Prove the Jacobian of a curve of genus g is a complex torus

Question

As stated in the title I am about to prove the Jacobian of a curve of genus g is a complex torus. Here is what I have done so far:

I know the first homology group of $X$ is $H_1(X,\mathbb{Z}) \cong \mathbb{Z}^{2g}$. Let $\alpha_1, \dots, \alpha_2g$ be a basis of it. Let $x_i \in \mathbb{R}, i=1, \dots, 2g$ such that as a $\mathbb{C}$-linear functional on $\Omega^1_{hol}(X) = \{ \omega \text{ holomorphic differential one form} \}$. $$ \sum_{i=1}^{2g} x_i \int_{\alpha_i} = 0 $$ So: $$ \sum_{i=1}^{2g} x_i \int_{\alpha_i} \omega = 0 \quad \forall \omega \in \Omega^1_{hol} $$ Taking the conjugate we have: $$ \sum_{i=1}^{2g} x_i \int_{\alpha_i} \overline{\omega} = 0 \quad \forall \omega \in \Omega^{1}_{hol} $$ And so by Hodge decomposition: $H^{1}(X, \mathbb{C}) = \Omega^{1}_{hol} \oplus \overline{\Omega^{1}_{hol}}$: $$ \sum_{i=1}^{2g} x_i \int_{\alpha_i} \omega = 0 \quad \forall \omega \in H^{1}(X, \mathbb{C}) $$ By De Rham's Theorem we then have: $\sum_{i=1}^{2g} x_i \alpha_i = 0$ as a chain in $H^{1}(X, \mathbb{C})$. I would now conclude using the linearity independece of these chains. Unfortunately I got it only on $\mathbb{Z}$. What I got convinced of, but I am not sure about, is that $2g$ vector in $\mathbb{Z}^{2g}$ linearly independent over $\mathbb{Z}$ are linearly independent over $\mathbb{C}$ in $\mathbb{C}^{2g}$. If it is true then I have finished because $\alpha_i$ are vectors in $\mathbb{Z}^{2g}$. Here's why I think this: Let $\Gamma$ be a subset of $\mathbb{Z}^ {2g}$ composed of $2g$ vector linearly independent over $\mathbb{Z}$. Let $V = \{ \text{intersection of all vector subspace in } \mathbb{C}^{2g} \text{ which contains } \Gamma\}$. Then $V = Span_{\mathbb{C}}(\Gamma)$. If dimV = k < 2g then let $\phi$ be the isomorphism between $V$ and $\mathbb{C}^k$. We get $\mathbb{Z}^{2g} \cong \Gamma = \Gamma \cap V \cong \phi(\Gamma \cap V) \cong \mathbb{Z}^k$ which is an absurd, right? If there is some mistake could someone give me some hint to work out a different solution?

Answer 1

Let me rephrase your actual statement

Suppose $\{v_i\}_{i=1,...n}$ is a linearly independent set of a $\mathbb Z$-module (abelian group) $M$. Then $\{v_i \otimes 1\}$ is linearly independent in $M \otimes_\mathbb Z \mathbb C$.

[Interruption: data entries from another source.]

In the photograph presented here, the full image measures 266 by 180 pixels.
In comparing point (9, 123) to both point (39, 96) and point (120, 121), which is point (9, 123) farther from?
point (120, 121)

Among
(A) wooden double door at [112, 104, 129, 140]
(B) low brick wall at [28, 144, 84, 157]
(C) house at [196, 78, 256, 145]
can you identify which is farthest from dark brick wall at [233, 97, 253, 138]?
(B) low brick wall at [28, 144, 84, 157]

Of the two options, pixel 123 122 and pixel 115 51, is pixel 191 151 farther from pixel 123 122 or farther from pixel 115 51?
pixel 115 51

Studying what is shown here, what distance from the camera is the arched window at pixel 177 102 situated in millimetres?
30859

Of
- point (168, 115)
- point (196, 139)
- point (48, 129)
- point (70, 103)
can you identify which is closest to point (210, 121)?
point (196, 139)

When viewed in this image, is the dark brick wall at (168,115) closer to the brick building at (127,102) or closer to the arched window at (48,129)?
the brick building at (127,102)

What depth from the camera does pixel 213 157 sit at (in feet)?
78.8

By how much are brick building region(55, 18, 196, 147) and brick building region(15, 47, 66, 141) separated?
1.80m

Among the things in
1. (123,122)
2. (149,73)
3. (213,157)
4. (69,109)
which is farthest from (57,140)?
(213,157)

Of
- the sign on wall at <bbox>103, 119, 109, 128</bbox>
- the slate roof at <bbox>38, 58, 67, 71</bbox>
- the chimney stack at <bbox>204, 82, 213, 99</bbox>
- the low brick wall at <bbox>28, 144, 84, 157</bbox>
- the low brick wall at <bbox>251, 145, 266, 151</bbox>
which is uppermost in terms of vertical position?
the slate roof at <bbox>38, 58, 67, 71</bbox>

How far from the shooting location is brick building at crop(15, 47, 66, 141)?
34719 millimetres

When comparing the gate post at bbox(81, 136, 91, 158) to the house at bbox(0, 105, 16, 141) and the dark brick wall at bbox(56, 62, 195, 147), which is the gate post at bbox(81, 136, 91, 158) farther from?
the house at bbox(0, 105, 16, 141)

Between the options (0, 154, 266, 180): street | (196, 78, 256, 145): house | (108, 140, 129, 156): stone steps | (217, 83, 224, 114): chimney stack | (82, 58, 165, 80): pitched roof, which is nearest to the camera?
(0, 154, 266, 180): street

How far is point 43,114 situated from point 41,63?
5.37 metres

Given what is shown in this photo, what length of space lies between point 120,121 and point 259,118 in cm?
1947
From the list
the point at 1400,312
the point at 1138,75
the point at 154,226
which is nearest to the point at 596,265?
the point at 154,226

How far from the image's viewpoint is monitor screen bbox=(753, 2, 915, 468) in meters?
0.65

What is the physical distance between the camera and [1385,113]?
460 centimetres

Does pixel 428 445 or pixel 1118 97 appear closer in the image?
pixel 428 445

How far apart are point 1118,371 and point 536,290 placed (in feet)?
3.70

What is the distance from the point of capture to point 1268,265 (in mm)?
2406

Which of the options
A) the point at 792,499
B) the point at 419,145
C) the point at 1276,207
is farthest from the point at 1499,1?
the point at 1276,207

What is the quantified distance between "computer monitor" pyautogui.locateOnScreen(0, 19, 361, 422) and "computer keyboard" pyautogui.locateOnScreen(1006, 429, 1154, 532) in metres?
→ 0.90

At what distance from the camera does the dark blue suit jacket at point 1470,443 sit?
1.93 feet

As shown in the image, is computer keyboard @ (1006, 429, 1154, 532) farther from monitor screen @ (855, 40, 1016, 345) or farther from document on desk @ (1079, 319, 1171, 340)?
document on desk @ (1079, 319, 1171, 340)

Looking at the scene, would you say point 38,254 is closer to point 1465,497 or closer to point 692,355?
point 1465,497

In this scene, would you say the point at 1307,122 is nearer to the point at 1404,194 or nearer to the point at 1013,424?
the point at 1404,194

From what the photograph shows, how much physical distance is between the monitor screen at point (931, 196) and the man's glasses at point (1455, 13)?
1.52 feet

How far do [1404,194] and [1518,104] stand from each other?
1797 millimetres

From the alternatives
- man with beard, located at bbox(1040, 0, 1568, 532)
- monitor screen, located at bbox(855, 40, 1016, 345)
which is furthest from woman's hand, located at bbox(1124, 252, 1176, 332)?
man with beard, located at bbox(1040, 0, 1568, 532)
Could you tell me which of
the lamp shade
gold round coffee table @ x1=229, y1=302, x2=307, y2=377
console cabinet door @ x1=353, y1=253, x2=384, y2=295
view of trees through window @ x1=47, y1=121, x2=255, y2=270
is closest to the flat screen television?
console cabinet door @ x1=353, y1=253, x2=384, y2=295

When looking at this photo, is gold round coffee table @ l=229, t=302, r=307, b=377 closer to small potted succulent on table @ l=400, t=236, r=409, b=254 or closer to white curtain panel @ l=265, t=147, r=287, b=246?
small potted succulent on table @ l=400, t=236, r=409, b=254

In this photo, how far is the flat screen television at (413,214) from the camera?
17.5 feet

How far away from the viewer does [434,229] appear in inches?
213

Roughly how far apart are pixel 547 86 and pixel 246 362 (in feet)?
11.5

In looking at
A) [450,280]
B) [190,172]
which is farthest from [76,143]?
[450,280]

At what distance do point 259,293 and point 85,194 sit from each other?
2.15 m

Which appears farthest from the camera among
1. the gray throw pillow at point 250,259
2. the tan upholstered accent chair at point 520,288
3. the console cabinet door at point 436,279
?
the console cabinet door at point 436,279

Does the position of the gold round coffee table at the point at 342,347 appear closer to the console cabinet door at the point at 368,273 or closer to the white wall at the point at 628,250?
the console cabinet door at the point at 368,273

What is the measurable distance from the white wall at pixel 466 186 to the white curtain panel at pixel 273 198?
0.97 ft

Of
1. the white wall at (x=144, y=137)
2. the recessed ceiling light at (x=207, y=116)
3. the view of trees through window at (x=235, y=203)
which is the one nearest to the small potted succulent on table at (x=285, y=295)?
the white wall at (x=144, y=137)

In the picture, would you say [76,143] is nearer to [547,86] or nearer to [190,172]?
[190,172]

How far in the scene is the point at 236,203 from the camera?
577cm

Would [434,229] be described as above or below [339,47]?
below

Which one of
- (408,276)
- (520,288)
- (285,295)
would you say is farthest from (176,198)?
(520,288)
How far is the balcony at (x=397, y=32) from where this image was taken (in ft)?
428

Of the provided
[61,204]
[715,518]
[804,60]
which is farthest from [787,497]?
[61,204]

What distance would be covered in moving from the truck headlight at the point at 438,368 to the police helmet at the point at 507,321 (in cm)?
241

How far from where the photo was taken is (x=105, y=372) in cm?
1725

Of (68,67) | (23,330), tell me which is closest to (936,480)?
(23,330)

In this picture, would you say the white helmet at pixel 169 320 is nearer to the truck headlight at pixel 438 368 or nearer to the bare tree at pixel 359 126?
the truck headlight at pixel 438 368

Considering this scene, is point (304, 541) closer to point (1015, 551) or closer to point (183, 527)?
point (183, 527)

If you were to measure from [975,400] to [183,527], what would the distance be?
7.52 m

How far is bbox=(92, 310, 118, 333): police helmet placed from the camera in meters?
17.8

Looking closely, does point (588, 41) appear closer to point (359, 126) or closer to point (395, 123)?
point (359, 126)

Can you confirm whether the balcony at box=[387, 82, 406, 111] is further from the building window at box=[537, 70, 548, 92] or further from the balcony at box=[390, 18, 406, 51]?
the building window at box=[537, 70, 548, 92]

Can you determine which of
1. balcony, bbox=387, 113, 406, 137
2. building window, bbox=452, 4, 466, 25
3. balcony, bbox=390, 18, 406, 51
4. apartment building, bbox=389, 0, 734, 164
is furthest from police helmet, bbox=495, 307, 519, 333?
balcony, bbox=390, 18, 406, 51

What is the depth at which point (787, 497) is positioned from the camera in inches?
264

This is the same as your question, as $\mathbb Z^n \otimes_\mathbb Z \mathbb C \cong \mathbb C^n$.

Any set $\{v_i\}_{i=1,...,n}$ of an $R$-module $N$ lifts to a homomorphism, say $\alpha_{\{v_i\}}$, $R^n \rightarrow M$, by $(a_1,...,a_n) \mapsto \sum_{i=1}^n a_i v_i$ (that is simply saying that $R^n$ is the free $R$-module on an $n$-element set). Linear independence of the set $\{v_i\}_{i=1,...n}$ is equivalent to injectivity of $\alpha$. Hence we're asking: Given an injective $\mathbb Z$ homomorphism $\alpha_{\{v_i\}}$, is $\alpha_{\{v_i \otimes 1\}} \cong \alpha \otimes_{\mathbb Z} \mathbb C$ injective?

One of the definitions of flatness of a module $N$ is that $ - \otimes N$ maps injective maps to injective maps. Hence the answer to our question is yes if we know that $\mathbb C$ is flat over $\mathbb Z$. But that is the case, since $\mathbb Q$ is flat over $\mathbb Z$ (as every localization is flat) and $\mathbb C$ is flat over $\mathbb Q$ (as $\mathbb Q$ is already a field).